◆ **SOURCE TEXT**:
* * *

First published: 08:01 Mon 29 May 2000
For its second annual survey on software piracy and UK businesses, the Federation Against Software Theft (Fast) and consultancy KPMG polled senior managers from a cross-section of industries on the management of software and licences. The survey showed that senior managers do not place software licensing high on their list of priorities and that there is a lack of disciplinary procedures for breaches of licensing policy, said Fast chief executive Geoff Webster.
Although IT managers argued that they are often too busy running their departments to alert the board to the issue, they agreed on the importance of strict controls. Tony Jaskeran, IS manager at Allied Bakeries, said his firm kept a tight grip on software licensing.
"Most users do not have access to the administrator password so they are unable to install unauthorised software. We issue written guidelines to all new staff on illegal software. Users who need access are warned that the machines will be rebuilt if any non-standard software is found. We also audit the machines. Staff are also encouraged to report any suspicions to me," he said.

* * *

Copy the software piracy article between "First published: 08:01" and "executive Geoff Webster.", inclusive, swapping "senior managers" for "company directors".

◆ **EXTRACTED INFORMATION**:

* * *

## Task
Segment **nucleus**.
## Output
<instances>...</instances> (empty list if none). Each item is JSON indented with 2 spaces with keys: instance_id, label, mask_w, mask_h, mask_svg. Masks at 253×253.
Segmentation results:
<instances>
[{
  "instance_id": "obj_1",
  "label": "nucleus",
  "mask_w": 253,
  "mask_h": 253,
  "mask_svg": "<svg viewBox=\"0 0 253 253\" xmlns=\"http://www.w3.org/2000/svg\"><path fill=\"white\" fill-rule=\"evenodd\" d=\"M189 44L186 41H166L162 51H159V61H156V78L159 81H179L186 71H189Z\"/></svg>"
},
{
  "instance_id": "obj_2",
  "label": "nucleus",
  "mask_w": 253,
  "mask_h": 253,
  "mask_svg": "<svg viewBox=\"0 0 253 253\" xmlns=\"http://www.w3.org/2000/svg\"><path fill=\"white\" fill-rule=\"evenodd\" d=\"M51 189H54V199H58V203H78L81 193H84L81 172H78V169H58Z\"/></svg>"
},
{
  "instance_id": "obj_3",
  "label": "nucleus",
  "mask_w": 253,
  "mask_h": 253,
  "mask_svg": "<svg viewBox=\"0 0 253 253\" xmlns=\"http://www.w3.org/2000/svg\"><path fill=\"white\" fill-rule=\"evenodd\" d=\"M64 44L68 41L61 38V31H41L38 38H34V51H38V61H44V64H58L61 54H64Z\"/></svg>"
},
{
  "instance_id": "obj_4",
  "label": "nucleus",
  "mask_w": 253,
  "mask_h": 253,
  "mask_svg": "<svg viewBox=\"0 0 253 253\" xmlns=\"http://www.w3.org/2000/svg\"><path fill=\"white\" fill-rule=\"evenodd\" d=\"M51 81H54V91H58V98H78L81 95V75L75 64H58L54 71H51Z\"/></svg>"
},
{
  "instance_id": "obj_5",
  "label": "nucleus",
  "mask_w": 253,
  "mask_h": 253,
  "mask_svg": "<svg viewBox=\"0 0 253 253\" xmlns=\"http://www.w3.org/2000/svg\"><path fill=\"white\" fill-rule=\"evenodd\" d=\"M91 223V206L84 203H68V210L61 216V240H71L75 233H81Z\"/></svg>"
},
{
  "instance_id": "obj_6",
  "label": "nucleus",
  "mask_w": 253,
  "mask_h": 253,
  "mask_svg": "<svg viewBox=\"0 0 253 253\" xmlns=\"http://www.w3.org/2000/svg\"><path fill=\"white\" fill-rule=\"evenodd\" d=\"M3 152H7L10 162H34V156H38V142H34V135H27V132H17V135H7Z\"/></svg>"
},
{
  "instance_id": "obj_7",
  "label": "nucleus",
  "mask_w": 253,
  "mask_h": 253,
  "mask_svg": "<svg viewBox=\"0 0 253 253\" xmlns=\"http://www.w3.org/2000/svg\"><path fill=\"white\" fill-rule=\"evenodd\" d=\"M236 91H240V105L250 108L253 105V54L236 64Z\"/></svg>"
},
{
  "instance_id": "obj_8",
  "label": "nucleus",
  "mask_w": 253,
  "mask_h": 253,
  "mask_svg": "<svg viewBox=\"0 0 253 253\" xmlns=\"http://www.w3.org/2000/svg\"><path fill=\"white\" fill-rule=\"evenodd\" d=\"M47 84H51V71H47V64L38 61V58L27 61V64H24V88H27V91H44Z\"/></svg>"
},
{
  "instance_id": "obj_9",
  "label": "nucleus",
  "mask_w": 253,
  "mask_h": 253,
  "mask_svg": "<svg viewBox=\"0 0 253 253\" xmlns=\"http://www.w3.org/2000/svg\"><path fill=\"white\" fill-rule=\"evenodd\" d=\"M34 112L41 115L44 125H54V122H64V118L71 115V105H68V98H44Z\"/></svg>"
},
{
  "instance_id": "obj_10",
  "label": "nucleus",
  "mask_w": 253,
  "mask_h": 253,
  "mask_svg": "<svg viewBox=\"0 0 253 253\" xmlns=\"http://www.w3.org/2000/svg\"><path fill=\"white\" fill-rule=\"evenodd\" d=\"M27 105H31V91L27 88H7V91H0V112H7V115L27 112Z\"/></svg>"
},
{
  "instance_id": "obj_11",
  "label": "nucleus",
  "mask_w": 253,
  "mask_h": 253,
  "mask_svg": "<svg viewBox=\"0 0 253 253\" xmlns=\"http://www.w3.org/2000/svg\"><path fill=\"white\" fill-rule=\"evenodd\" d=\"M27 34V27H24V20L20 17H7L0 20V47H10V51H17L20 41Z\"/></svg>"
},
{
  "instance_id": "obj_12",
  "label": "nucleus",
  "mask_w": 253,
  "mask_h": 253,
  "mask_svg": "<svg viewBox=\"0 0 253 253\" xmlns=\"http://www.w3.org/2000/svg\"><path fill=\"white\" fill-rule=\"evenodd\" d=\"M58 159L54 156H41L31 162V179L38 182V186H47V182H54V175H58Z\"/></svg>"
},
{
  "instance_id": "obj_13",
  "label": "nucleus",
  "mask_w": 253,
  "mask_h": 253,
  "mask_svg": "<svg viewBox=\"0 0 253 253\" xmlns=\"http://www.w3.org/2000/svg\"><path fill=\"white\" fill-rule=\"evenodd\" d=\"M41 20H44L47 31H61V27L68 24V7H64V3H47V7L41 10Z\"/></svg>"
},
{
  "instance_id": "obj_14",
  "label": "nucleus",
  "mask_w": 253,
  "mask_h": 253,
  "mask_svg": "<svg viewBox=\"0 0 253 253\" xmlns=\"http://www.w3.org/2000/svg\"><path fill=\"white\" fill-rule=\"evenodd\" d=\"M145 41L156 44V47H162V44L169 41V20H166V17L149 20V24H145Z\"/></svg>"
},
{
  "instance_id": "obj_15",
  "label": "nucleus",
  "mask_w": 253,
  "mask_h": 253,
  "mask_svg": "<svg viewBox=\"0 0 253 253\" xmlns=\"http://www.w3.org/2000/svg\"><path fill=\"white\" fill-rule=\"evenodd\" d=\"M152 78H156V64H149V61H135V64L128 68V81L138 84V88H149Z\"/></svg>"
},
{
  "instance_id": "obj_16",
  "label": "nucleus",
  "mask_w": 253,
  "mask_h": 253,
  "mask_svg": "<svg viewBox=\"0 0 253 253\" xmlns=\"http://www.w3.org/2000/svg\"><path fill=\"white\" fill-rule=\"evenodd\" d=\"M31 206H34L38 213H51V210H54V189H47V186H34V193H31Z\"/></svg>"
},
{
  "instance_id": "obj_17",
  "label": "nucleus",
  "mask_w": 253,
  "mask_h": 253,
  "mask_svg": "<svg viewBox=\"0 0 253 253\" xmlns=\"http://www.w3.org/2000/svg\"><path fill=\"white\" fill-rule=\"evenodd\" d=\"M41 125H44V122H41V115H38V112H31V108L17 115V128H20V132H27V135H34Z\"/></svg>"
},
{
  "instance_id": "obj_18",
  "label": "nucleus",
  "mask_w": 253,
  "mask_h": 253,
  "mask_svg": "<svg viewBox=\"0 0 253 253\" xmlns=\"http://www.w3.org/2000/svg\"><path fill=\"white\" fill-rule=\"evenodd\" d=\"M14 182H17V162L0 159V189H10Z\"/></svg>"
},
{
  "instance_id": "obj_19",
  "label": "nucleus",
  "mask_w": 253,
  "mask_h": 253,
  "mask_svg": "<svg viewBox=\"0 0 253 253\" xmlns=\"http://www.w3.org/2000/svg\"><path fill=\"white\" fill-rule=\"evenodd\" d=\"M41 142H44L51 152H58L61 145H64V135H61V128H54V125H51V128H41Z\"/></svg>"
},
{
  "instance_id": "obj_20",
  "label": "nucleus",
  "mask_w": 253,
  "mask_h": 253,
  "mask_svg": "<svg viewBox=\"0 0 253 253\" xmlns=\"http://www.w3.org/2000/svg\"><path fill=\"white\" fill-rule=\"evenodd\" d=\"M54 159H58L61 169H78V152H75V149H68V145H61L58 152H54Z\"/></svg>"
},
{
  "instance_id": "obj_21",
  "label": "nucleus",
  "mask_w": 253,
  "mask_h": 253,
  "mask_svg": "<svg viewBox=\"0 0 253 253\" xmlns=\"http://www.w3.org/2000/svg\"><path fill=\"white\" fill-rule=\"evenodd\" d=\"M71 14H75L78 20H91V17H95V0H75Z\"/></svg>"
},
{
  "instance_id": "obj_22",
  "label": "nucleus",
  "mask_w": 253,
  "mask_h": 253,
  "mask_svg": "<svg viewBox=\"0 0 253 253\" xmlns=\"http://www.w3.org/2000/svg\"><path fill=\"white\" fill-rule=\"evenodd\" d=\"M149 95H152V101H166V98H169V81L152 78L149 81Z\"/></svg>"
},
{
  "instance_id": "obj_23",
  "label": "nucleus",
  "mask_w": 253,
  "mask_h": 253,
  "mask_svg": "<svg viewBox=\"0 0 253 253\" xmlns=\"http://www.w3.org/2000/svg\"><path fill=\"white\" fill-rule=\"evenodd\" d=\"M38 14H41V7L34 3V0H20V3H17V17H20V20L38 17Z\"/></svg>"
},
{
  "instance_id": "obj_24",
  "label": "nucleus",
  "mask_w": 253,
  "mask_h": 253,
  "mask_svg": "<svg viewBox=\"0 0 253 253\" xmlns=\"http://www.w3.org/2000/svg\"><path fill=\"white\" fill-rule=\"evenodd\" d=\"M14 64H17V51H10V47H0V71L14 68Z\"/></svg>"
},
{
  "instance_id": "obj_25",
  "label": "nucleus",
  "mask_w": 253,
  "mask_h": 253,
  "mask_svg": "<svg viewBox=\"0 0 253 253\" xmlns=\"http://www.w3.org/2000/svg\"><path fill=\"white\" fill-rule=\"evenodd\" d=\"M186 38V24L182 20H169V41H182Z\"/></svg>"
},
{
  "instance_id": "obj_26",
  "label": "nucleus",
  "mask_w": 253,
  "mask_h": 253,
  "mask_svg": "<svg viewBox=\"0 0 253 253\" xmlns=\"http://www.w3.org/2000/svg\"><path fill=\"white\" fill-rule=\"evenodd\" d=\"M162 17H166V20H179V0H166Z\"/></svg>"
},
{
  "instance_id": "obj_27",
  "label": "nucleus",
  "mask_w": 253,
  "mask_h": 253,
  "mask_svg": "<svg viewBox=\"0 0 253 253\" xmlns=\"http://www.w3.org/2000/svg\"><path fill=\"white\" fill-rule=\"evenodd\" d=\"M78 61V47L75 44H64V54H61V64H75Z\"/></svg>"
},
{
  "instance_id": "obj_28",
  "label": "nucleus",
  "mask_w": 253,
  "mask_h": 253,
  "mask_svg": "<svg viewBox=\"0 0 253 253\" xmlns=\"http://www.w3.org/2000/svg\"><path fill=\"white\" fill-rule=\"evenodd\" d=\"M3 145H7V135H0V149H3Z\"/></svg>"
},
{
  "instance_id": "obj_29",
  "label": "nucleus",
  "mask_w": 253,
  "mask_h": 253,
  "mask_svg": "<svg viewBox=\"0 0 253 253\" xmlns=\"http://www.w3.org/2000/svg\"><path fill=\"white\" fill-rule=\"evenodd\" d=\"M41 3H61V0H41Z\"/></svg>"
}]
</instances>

* * *

◆ **WRITTEN RESPONSE**:
First published: 08:01 Mon 29 May 2000
For its second annual survey on software piracy and UK businesses, the Federation Against Software Theft (Fast) and consultancy KPMG polled company directors from a cross-section of industries on the management of software and licences. The survey showed that company directors do not place software licensing high on their list of priorities and that there is a lack of disciplinary procedures for breaches of licensing policy, said Fast chief executive Geoff Webster.